What to work on: Go through the listing and write out all of it exactly.

Exercise material:
::::
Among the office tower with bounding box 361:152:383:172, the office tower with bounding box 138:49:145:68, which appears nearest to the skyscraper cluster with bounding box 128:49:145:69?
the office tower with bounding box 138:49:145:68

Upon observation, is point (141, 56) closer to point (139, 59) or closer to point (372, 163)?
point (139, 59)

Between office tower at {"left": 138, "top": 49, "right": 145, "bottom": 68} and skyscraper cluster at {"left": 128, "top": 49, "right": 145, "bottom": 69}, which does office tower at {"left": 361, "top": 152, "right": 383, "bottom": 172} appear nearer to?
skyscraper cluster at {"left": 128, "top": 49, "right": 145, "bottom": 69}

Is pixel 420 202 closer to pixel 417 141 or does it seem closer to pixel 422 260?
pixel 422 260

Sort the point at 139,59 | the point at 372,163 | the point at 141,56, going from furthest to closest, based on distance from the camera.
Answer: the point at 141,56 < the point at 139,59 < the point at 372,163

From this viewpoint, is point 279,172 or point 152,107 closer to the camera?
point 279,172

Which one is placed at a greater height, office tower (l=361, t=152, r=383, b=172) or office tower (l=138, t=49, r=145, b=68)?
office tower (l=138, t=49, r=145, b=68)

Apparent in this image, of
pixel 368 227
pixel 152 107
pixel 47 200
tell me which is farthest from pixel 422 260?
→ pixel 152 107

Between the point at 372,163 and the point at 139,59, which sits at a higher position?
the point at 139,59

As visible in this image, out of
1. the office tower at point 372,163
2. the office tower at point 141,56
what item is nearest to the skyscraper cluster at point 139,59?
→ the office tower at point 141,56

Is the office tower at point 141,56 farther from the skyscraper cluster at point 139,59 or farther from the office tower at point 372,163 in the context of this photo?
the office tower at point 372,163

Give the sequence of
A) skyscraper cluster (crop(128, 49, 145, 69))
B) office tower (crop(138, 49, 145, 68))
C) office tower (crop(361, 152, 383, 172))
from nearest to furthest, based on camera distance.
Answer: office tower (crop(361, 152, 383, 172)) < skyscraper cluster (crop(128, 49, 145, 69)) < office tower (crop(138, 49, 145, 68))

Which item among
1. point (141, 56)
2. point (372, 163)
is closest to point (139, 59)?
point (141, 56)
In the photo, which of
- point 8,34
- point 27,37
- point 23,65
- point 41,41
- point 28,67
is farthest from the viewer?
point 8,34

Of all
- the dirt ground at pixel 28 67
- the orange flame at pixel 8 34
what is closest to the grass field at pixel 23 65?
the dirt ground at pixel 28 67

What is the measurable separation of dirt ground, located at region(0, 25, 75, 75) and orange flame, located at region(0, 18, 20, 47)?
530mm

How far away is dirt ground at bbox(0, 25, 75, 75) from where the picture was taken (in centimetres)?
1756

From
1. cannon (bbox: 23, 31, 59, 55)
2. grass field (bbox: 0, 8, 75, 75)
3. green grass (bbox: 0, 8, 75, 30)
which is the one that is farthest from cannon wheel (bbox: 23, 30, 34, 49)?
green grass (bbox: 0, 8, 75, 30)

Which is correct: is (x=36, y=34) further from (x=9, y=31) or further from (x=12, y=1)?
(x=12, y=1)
::::
Answer to this problem:
Among the office tower with bounding box 361:152:383:172, the office tower with bounding box 138:49:145:68, which appears nearest to the skyscraper cluster with bounding box 128:49:145:69?
the office tower with bounding box 138:49:145:68

Upon observation, is point (141, 56) closer to point (139, 59) or closer to point (372, 163)?
point (139, 59)

Between office tower at {"left": 138, "top": 49, "right": 145, "bottom": 68} and skyscraper cluster at {"left": 128, "top": 49, "right": 145, "bottom": 69}, which does office tower at {"left": 361, "top": 152, "right": 383, "bottom": 172} appear nearer to?
skyscraper cluster at {"left": 128, "top": 49, "right": 145, "bottom": 69}

Is pixel 420 202 closer to pixel 417 141 or does it seem closer to pixel 422 260?
pixel 422 260

Sort the point at 139,59 | the point at 372,163 | the point at 141,56, going from furthest to closest, based on distance from the camera.
Answer: the point at 141,56 < the point at 139,59 < the point at 372,163

From this viewpoint, is point 279,172 or point 152,107 closer to the camera?
point 279,172

Which one is placed at a greater height, office tower (l=361, t=152, r=383, b=172) or office tower (l=138, t=49, r=145, b=68)?
office tower (l=138, t=49, r=145, b=68)

Apparent in this image, of
pixel 368 227
pixel 152 107
pixel 47 200
tell me which is farthest from pixel 422 260?
→ pixel 152 107

Between the point at 372,163 and the point at 139,59, which sits at a higher position?
the point at 139,59

As visible in this image, out of
1. the office tower at point 372,163
2. the office tower at point 141,56
what item is nearest to the skyscraper cluster at point 139,59?
→ the office tower at point 141,56

Is the office tower at point 141,56 farther from the skyscraper cluster at point 139,59 or farther from the office tower at point 372,163 in the context of this photo?
the office tower at point 372,163

Give the sequence of
A) skyscraper cluster (crop(128, 49, 145, 69))
B) office tower (crop(138, 49, 145, 68))
C) office tower (crop(361, 152, 383, 172))
from nearest to furthest, based on camera distance.
Answer: office tower (crop(361, 152, 383, 172)) < skyscraper cluster (crop(128, 49, 145, 69)) < office tower (crop(138, 49, 145, 68))

Which item among
1. point (141, 56)
2. point (372, 163)
is closest to point (139, 59)?
point (141, 56)
In the photo, which of
- point 8,34
- point 27,37
- point 23,65
- point 41,41
- point 28,67
is farthest from the viewer?
point 8,34

Of all
- the dirt ground at pixel 28 67
- the orange flame at pixel 8 34
what is closest to the grass field at pixel 23 65?
the dirt ground at pixel 28 67

What is the measurable separation of dirt ground, located at region(0, 25, 75, 75) and orange flame, located at region(0, 18, 20, 47)?
530mm

How far away is dirt ground at bbox(0, 25, 75, 75) from where the picture was taken (in centimetres)?
1756

From
1. cannon (bbox: 23, 31, 59, 55)
2. grass field (bbox: 0, 8, 75, 75)
3. green grass (bbox: 0, 8, 75, 30)
which is the one that is farthest from cannon wheel (bbox: 23, 30, 34, 49)?
green grass (bbox: 0, 8, 75, 30)

Which is correct: is (x=36, y=34) further from (x=9, y=31) or further from (x=12, y=1)?
(x=12, y=1)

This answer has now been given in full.